Marijuana

Cannabis, weed, pot, herb, ganja, reefer, Mary Jane, the chronic

Marijuana is the most commonly used illegal drug among college students (and professors, too). Marijuana can be smoked or eaten. It can also be ingested in a concentrated form, as hashish or hash oil.

It can be argued that pot smoking is almost as ingrained in campus culture as alcohol use. Marijuana-law reform has long been one of the hot issues on college campuses. Many students have organized rallies to support legalizing the drug and to counter what they feel is propaganda and misinformation being spread by the War on Drugs movement.

Ten Things You Need To Know About Marijuana

  • THC makes you feel good. The active ingredient in marijuana is tetrahydrocannabinol, or THC. It binds to receptors in the body, causing relaxation, euphoria, altered sensory perception, fatigue and an increased appetite.
  • Today’s weed is stronger than ever. In the past 30 years, the THC content in some strains of marijuana has increased exponentially. In 1974, the average THC content was around 1 percent. Today, some (but certainly not all) marijuana has a THC content of between 4 and 6 percent.
  • Students like pot.

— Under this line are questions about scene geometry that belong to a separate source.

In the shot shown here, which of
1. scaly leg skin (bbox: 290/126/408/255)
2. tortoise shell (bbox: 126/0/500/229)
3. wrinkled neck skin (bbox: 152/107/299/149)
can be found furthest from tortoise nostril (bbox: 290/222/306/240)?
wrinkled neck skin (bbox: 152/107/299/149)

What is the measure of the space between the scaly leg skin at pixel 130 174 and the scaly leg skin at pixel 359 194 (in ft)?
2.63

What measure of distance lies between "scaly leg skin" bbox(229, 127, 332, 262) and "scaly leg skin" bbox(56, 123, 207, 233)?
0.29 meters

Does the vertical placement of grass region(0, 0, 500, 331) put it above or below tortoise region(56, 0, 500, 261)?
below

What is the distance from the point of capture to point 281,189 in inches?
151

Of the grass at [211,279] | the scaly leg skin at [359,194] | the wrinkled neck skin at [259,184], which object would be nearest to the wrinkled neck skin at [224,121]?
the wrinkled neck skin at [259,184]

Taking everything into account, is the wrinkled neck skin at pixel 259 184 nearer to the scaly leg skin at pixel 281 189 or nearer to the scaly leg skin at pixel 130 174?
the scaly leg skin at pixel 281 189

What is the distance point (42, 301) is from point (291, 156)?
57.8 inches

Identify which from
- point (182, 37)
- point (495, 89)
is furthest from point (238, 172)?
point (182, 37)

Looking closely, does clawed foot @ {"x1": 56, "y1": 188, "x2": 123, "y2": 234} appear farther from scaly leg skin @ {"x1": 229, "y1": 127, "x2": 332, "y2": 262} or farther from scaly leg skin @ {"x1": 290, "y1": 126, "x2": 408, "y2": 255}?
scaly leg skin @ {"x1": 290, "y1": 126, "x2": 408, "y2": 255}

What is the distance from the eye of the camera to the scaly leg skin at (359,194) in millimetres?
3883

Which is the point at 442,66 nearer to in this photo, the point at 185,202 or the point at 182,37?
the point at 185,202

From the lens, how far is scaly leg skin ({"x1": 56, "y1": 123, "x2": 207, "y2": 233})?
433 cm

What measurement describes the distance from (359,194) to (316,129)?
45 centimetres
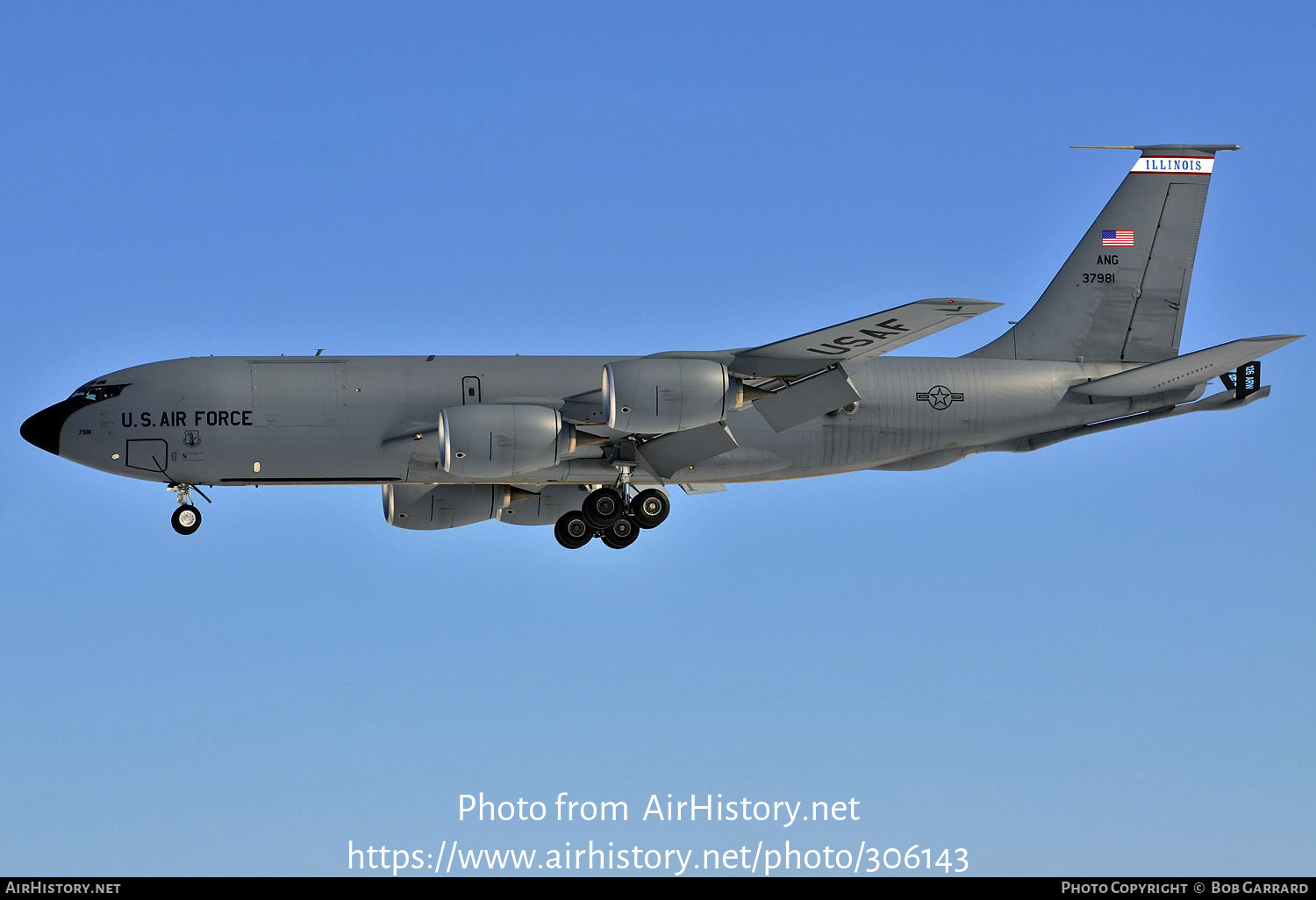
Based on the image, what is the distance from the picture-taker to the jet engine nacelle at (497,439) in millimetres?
43844

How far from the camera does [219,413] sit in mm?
45469

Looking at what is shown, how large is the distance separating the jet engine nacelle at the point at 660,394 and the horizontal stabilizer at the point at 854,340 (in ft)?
3.41

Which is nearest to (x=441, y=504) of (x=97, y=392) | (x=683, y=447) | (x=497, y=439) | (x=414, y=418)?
(x=414, y=418)

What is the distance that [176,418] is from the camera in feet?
149

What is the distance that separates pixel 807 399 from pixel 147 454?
1571 centimetres

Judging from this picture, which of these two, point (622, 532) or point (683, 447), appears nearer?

It’s estimated that 10.6 percent of all American teens and adults have used marijuana in the past year. Among the college student population, the number is closer to 30 percent.
  • It can make you lazy. There is some evidence to suggest that even limited marijuana use produces an amotivational effect in some users. It makes them less likely to do things that need to be done but that are unpleasant to do (e.g., writing a term paper in a subject of little interest).
  • It can make you forgetful. Regular users perform worse on memory tasks than non-users, though the difference is relatively small.
  • It can make you seriously paranoid. Marijuana users are more likely to suffer from anxiety disorders than non-users.
  • It can make you crash your car. Some studies have shown that marijuana has a significant detrimental effect on a person’s ability to safely operate a vehicle.
  • Getting baked before class is a bad idea. If you learn something when you’re high, you’ll have a harder time recalling it when you’re sober than when you get high again. Thus, it’s a good idea to always take lecture notes and study for tests when you’re completely sober.
  • You probably can’t O.D., even if you try. There is no conclusive evidence that anyone has ever overdosed on marijuana. In tests, animals have demonstrated an ability to tolerate doses that are 5,000 times more than is needed to produce a high. This would equate to nearly 2 ounces of marijuana for a fully-grown human (though it should be noted that toxicity in animals doesn’t always to correspond exactly to that in humans).
  • It probably won’t drive you towards using heroin. The evidence supporting the notion that marijuana is a “gateway drug” is tenuous at best.

Everything in Moderation

Unlike many other drugs, moderate marijuana use in college doesn’t have a significantly long-term negative effect on the lives of most people (if it did, millions of students from the 1960s would be facing serious consequences at this point). However, marijuana use should still be approached with caution and the knowledge that, as with any other drug, it can be habit-forming and detrimental to one’s physical and mental health.

Some students can smoke a joint a day, get straight A’s and serve as president of the student government. Others smoke a joint a day and miss due dates, sleep through their final exams and get kicked out of school. If you choose to smoke, make sure that you find a balance that fits your life. It sounds lame, but it’s a good policy to always put school before pot. Don’t light up until your homework is done. That way, you can have the best of both worlds (good grades and good times).